* [Records from a dataset]:
● ● ● ● ● ● ●

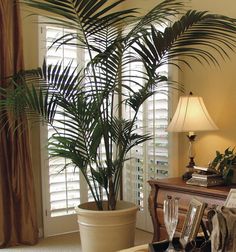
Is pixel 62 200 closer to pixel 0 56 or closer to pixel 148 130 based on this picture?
pixel 148 130

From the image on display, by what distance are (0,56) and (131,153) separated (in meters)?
1.76

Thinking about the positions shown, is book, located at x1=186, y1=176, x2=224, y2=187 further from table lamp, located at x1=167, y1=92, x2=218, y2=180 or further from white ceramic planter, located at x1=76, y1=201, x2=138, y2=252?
white ceramic planter, located at x1=76, y1=201, x2=138, y2=252

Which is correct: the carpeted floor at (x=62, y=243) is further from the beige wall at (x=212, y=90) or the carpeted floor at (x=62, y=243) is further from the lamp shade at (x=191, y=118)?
the lamp shade at (x=191, y=118)

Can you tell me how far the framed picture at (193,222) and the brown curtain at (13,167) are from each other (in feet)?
8.85

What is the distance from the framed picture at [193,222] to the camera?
4.79 ft

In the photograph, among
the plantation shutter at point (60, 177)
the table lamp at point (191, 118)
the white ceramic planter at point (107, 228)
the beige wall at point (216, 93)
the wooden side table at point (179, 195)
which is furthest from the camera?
the plantation shutter at point (60, 177)

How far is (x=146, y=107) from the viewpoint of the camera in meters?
4.26

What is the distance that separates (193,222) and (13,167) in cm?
277

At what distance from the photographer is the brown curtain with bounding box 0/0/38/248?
3.89 m

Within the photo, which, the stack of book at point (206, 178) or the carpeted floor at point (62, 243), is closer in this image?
the stack of book at point (206, 178)

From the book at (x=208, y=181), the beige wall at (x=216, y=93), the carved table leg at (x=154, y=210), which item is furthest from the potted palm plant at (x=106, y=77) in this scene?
the book at (x=208, y=181)

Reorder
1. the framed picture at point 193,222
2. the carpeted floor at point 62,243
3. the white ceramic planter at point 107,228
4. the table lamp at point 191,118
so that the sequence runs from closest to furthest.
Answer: the framed picture at point 193,222
the white ceramic planter at point 107,228
the table lamp at point 191,118
the carpeted floor at point 62,243

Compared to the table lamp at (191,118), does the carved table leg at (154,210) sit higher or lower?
lower

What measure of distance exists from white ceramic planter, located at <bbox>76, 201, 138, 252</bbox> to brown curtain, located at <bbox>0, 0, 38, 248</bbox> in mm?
1118
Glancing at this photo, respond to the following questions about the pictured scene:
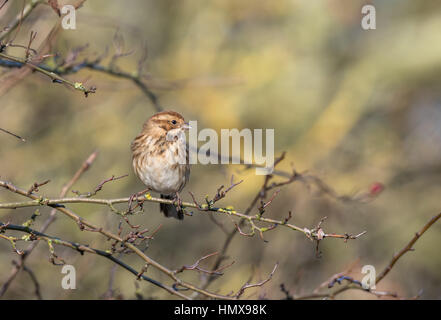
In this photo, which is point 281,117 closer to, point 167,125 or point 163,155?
point 167,125

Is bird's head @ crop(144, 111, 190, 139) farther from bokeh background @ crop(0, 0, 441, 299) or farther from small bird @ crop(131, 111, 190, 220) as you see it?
bokeh background @ crop(0, 0, 441, 299)

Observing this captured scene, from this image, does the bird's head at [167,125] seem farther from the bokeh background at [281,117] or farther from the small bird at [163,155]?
the bokeh background at [281,117]

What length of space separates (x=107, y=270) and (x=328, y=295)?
4007 millimetres

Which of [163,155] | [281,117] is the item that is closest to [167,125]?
[163,155]

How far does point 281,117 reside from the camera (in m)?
10.1

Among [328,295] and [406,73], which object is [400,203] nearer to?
[406,73]

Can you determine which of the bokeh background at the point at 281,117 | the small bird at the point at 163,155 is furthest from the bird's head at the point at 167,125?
the bokeh background at the point at 281,117

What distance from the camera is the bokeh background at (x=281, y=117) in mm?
8477

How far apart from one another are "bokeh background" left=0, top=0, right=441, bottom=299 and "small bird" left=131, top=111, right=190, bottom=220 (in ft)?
5.92

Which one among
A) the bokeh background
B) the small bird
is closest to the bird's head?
the small bird

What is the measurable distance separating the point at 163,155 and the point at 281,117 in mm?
4247

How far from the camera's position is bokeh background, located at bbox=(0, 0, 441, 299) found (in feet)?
27.8

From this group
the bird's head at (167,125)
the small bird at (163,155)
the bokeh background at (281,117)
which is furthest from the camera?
the bokeh background at (281,117)

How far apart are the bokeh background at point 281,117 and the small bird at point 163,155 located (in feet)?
5.92
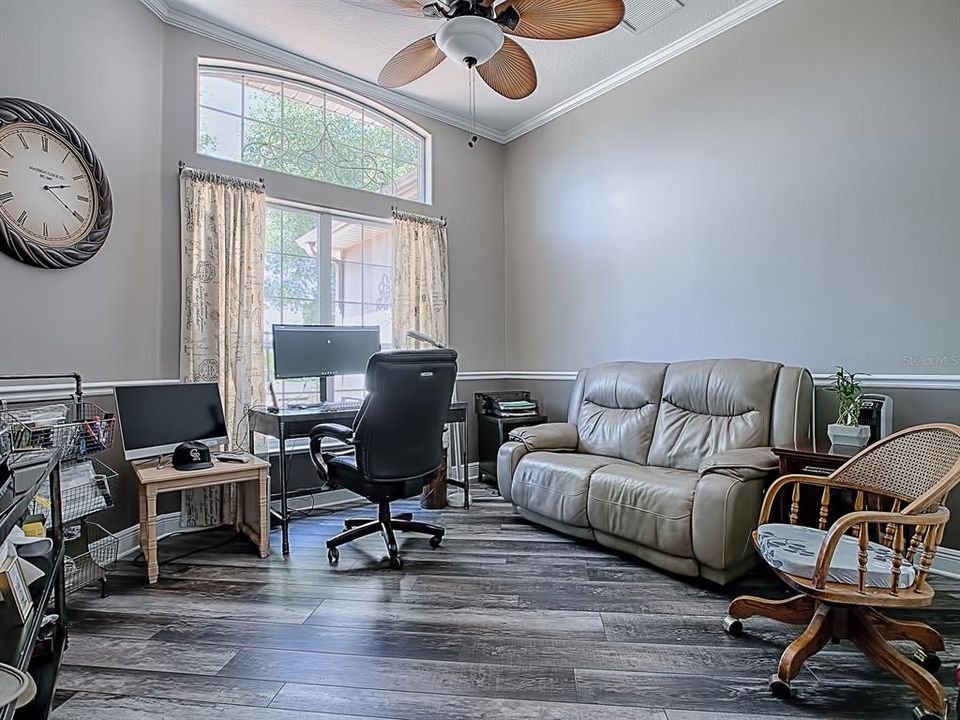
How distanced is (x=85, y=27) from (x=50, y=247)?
1.18 meters

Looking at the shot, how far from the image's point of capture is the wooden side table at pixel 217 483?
253 centimetres

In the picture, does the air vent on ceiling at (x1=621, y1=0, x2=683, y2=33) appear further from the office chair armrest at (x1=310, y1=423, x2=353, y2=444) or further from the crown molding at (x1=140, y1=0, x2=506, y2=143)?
the office chair armrest at (x1=310, y1=423, x2=353, y2=444)

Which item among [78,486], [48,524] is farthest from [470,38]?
[48,524]

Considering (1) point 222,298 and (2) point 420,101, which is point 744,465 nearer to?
(1) point 222,298

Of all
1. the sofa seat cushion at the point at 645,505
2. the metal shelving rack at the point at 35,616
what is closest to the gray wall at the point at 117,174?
the metal shelving rack at the point at 35,616

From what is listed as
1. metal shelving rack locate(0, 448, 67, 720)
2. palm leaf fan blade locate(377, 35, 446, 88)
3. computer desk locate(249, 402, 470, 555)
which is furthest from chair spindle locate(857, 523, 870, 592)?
palm leaf fan blade locate(377, 35, 446, 88)

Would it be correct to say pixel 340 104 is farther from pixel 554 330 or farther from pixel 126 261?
pixel 554 330

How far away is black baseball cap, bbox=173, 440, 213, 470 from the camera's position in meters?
2.73

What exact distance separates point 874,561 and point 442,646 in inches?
59.2

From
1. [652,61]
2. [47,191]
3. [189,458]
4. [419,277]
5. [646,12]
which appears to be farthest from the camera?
[419,277]

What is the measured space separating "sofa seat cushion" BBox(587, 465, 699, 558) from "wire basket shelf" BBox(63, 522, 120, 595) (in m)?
2.42

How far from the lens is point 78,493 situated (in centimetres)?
228

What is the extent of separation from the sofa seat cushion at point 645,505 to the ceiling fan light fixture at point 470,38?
6.97 ft

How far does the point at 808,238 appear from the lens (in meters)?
2.97
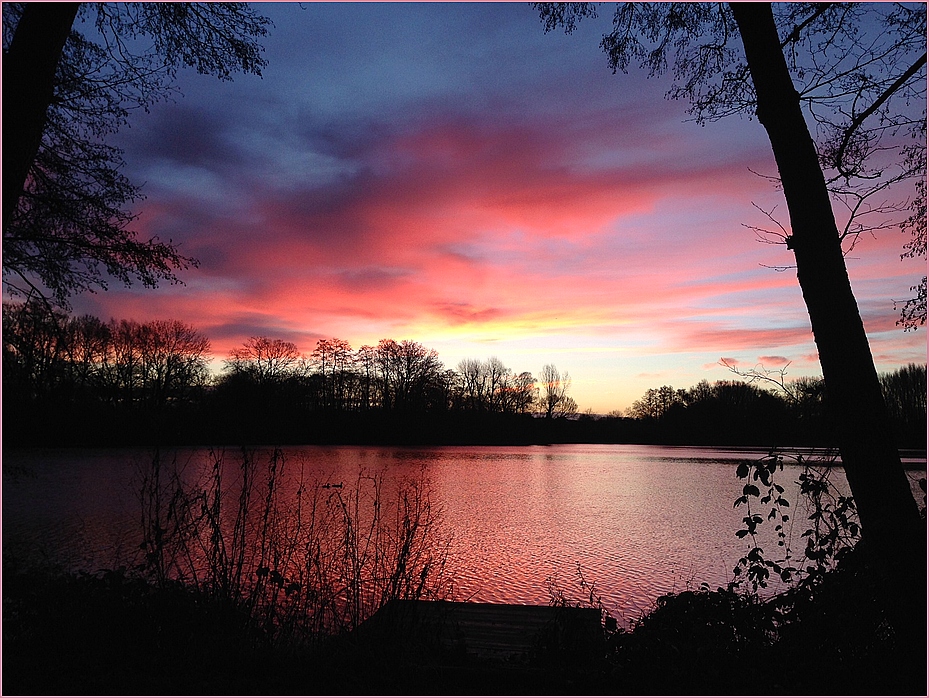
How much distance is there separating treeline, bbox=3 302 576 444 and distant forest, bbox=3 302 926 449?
25mm

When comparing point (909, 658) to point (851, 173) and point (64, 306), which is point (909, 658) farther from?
point (64, 306)

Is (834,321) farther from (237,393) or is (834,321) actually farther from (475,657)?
(237,393)

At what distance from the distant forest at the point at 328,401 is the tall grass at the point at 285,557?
2.21 ft

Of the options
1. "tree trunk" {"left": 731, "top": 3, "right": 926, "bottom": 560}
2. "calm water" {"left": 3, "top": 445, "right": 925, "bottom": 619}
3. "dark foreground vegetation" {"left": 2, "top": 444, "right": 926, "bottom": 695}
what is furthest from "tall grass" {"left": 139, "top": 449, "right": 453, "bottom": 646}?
"tree trunk" {"left": 731, "top": 3, "right": 926, "bottom": 560}

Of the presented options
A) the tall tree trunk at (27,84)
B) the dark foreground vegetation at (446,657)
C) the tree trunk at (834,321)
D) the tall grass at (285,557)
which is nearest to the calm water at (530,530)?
the tall grass at (285,557)

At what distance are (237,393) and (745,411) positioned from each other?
45.6 metres

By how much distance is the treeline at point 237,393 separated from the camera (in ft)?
16.0

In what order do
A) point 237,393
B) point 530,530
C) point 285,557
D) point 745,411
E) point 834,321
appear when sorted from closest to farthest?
point 834,321 → point 285,557 → point 530,530 → point 237,393 → point 745,411

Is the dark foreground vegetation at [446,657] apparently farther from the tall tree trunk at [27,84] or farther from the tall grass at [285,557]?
the tall tree trunk at [27,84]

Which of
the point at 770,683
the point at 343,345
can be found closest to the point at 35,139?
the point at 770,683

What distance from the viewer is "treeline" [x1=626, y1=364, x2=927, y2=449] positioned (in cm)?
444

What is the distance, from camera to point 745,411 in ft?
197

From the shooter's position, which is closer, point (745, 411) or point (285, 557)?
point (285, 557)

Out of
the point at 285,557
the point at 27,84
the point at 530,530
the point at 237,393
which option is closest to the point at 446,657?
the point at 27,84
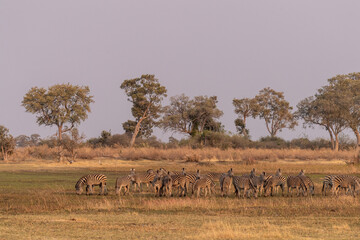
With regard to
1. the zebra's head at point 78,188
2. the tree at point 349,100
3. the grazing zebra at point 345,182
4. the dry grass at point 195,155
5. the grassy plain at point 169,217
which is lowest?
the grassy plain at point 169,217

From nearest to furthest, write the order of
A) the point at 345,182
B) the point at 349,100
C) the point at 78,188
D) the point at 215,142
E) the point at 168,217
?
1. the point at 168,217
2. the point at 345,182
3. the point at 78,188
4. the point at 215,142
5. the point at 349,100

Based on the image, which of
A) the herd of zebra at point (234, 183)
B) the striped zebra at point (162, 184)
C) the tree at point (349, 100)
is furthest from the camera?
the tree at point (349, 100)

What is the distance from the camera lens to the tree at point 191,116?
79.3 m

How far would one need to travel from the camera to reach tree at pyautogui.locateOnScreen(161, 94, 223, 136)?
79.3m

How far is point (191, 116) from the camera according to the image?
80.2 meters

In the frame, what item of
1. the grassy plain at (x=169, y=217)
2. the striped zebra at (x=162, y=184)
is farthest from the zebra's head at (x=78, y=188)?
the striped zebra at (x=162, y=184)

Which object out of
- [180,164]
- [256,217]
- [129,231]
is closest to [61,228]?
[129,231]

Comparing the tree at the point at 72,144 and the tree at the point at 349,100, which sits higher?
the tree at the point at 349,100

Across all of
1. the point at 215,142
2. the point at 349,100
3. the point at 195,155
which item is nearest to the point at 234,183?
the point at 195,155

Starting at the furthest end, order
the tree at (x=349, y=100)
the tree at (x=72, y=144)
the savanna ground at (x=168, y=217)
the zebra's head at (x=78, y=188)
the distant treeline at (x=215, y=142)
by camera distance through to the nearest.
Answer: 1. the tree at (x=349, y=100)
2. the distant treeline at (x=215, y=142)
3. the tree at (x=72, y=144)
4. the zebra's head at (x=78, y=188)
5. the savanna ground at (x=168, y=217)

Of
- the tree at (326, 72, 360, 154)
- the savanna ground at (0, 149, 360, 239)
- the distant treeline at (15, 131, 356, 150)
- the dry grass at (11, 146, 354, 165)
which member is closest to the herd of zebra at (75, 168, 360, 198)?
the savanna ground at (0, 149, 360, 239)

● ● ● ● ● ● ●

* [WRITTEN INSTRUCTION]:
Can you copy out, word for word, the listing from the line with "Observing this captured" up to and including the line with "253 centimetres", leaving the pictures out?

* [CORRECT RESULT]:
Observing this captured scene, from this image, does the bird's head at [167,125] seem farther from the bokeh background at [281,117] or farther from the small bird at [163,155]?
the bokeh background at [281,117]

What length of space separates (x=107, y=270) and (x=328, y=295)?
4007 millimetres

Which of [163,155] | [281,117] is the item that is closest to [167,125]?
[163,155]

How far does point 281,117 reside from the camera (in m)?
10.1

Among [328,295] and [406,73], which object is [400,203] nearer to?
[406,73]

Can you determine which of the bokeh background at the point at 281,117 | the small bird at the point at 163,155 is furthest from the bird's head at the point at 167,125?
the bokeh background at the point at 281,117

What distance from the camera is the bokeh background at (x=281, y=117) in mm?
8477

How far apart from one another are "bokeh background" left=0, top=0, right=441, bottom=299 and "small bird" left=131, top=111, right=190, bottom=220 (in ft)?
5.92

Which one among
A) the bokeh background
B) the small bird
is closest to the bird's head?
the small bird

What is the measurable distance separating the point at 163,155 and the point at 281,117 in mm?
4247

How far from the camera's position is bokeh background, located at bbox=(0, 0, 441, 299) found (in feet)?
27.8

From this group
the bird's head at (167,125)
the small bird at (163,155)
the bokeh background at (281,117)
which is furthest from the camera?
the bokeh background at (281,117)

How far apart are the bokeh background at point 281,117 and the small bird at point 163,155 located (in feet)?
5.92
How distanced is (x=85, y=27) from (x=50, y=247)?
1.18 meters

Looking at the shot, how far from the image's point of capture is the wooden side table at pixel 217 483?
253 centimetres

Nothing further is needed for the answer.